Statt sich auf den Fall vorzubereiten, folgt er seit der ersten beiläufigen Begegnung dieser ehrgeizigen jungen Frau wie hypnotisiert, obwohl sie eigentlich gar nicht sein Typ ist. Audrey hingegen ist sich schon nach ein paar Sekunden sicher. Sie würde alles tun, um ein Star zu werden, um aus Monaco heraus und in die Metropole Paris hinein zu gelangen. Anfangs ist Bertrand über die entwaffnende Umgarnung amüsiert, aber bald helfen auch Christophes Warnungen nichts mehr. Und der hatte immerhin bereits eine Affäre mit Audrey.
Schon leidet die Arbeit, entdeckt Bertrand lieber die sinnlichen und anderen Freuden des Lebens als sich auf den Gerichtstag vorzubereiten. Schließlich beginnt er sich lächerlich zu machen und kann doch nichts dagegen tun. Nicht einmal widersprechen kann er, nur Christophe um Hilfe bitten.
Der schüchterne Intellektuelle des französischen Kinos heißt schon seit Jahrzehnten Fabrice Luchini. Er erweist sich, wie so oft, als Idealbesetzung für diese französische Version des alten Professor Unrat, der in Heinrich Manns gleichnamiger Novelle einem jungen Varieté-Mädchen verfällt. Doch anders als Marlene Dietrich in Von Sternheims Der Blaue Engel (1930) ergeht sich ihre Enkelin Louise Bourgoin auf der Leinwand nicht in Harmlosigkeiten. Sie ist purer, kalkulierter Sex, frei von Naivität und Moral. Sie becirct mit entwaffnender Attraktivität und Offenheit. Man kann es nachvollziehen, dass der arme Intellektuelle, der sich vor der Körperlichkeit im Allgemeinen und den Frauen im Besonderen fürchtet, wie von einem Magnet zu ihr hingezogen wird.
Die Filmemacherin Anne Fontaine hat sich diese geistreiche Komödie ausgedacht und gemeinsam mit Benoit Graffin auch das Drehbuch geschrieben. Nach dem schwülstigen Nathalie (und kurz vor dem glamourösen Coco Chanel - Der Beginn einer Leidenschaft) erzählt sie diesmal ungleich beschwingter vom Aufblühen der Lust und der Lebensfreude sowie dem rapiden Ausfall der Vernunft, wenn unerfahrene Männer plötzlich lieben. Federleicht und mit herrlicher bis frivoler Situationskomik reißt sie die Zuschauer mit sich. Luchini redet sich um Kopf und Kragen, Christophe bebt innerlich und Audrey hat mächtig Spaß.
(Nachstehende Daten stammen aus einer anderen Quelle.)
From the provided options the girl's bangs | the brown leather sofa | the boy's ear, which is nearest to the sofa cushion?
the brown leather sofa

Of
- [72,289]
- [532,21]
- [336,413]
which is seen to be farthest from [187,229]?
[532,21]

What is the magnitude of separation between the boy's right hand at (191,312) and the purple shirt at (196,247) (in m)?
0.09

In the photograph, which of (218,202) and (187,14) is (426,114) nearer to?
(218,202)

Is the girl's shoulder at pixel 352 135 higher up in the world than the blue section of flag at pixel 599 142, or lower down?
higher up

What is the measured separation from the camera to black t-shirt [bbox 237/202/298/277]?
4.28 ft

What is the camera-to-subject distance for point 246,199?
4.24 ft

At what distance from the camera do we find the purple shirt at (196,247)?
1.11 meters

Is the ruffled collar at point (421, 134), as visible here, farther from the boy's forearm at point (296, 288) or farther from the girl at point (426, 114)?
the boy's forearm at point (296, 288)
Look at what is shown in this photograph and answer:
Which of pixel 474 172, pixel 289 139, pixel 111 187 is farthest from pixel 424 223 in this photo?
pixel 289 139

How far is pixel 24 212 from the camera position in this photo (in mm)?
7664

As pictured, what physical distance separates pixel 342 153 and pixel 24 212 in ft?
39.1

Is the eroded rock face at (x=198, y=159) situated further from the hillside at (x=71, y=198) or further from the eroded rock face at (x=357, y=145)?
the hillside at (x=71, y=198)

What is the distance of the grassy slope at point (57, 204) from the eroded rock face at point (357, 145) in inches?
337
Viele Passagen erinnern, nicht nur wegen der Bodyguard-Situation, an Agnès Jaouis Lust auf Anderes. Auch Anne Fontaine umreißt verschiedene Beziehungsthemen aus Männersicht. Doch ist Fontaines Hauptfigur kein tumber Kerl wie Jean-Pierre Bacris Castella, der erst die Kultur entdecken muss, um sich zu verlieben. Er ist vielmehr der smarte Bourgois, der in herrlicher Selbstüberschätzung glaubt, dass ihn eine Blondine, die ihm intellektuell nicht das Wasser reichen kann, auch sonst nicht übertölpeln könnte. Bertrand ist ein moderner Swann (nach Marcel Proust), dessen Selbstgefälligkeit von der Liebe ausgehebelt wird.
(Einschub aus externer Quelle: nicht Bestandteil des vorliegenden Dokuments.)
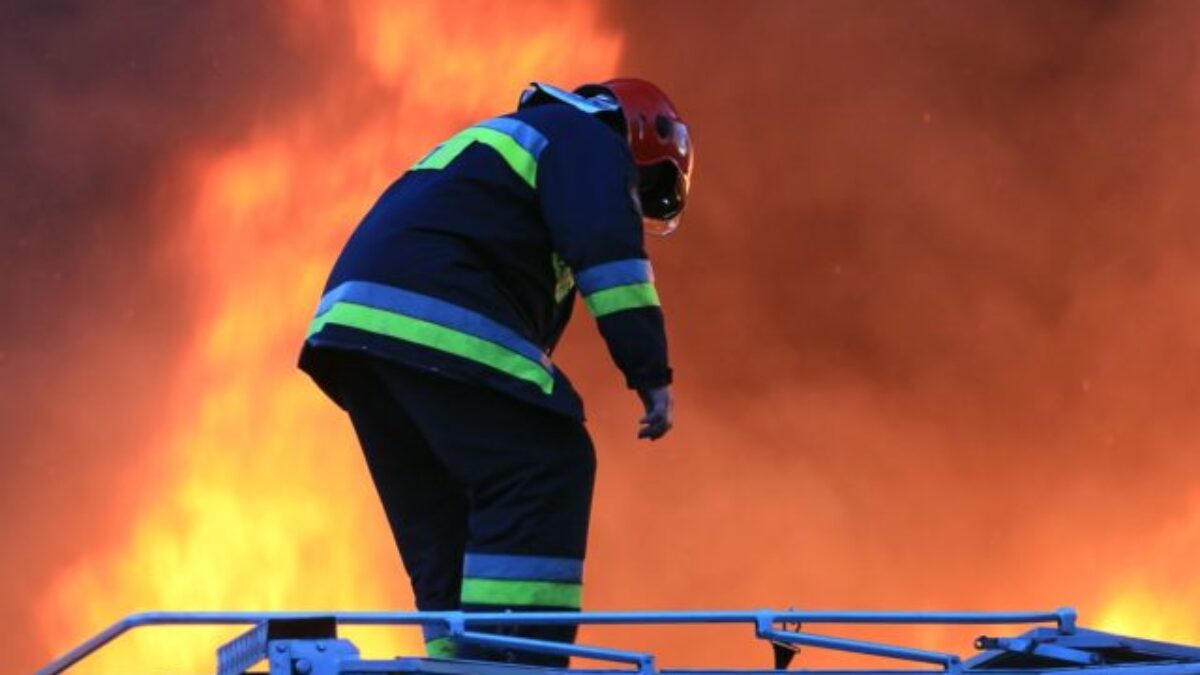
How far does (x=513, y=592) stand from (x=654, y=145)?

Fontaine inszeniert den Maitre aber nicht als trockenen Fisch, der sich in der öden intellektuellen Tiefsee tummelt. Auch das Gegenteil, die Banalität, ist nicht der Fall, selbst wenn die Filmemacherin immer wieder die Mechanismen des Boulevardschauspiels bemüht. Bei aller Partystimmung umweht den Advokaten immer eine gewisse Melancholie, so als ob er wüsste, dass sein Tun nicht ohne Konsequenzen bleiben wird. Der unterschwellige Ernst zeigt sich die gesamte Spielzeit über in subjektiven Kameras und in ominösen Bildwinkeln. Es sind kleine Hinweise. Sie führen dazu, dass man sich gleichermaßen überrascht und in seinen düsteren Vorahnungen doch bestätigt fühlt, als Kehrtwendung schließlich eintritt.
Anne Fontaine gelingt es, sowohl exzellent zu unterhalten als auch sanft nachdenklich zu stimmen. Ein feiner, sehenswerter Balanceakt, nicht nur für Freunde der gehobenen französischen Unterhaltung.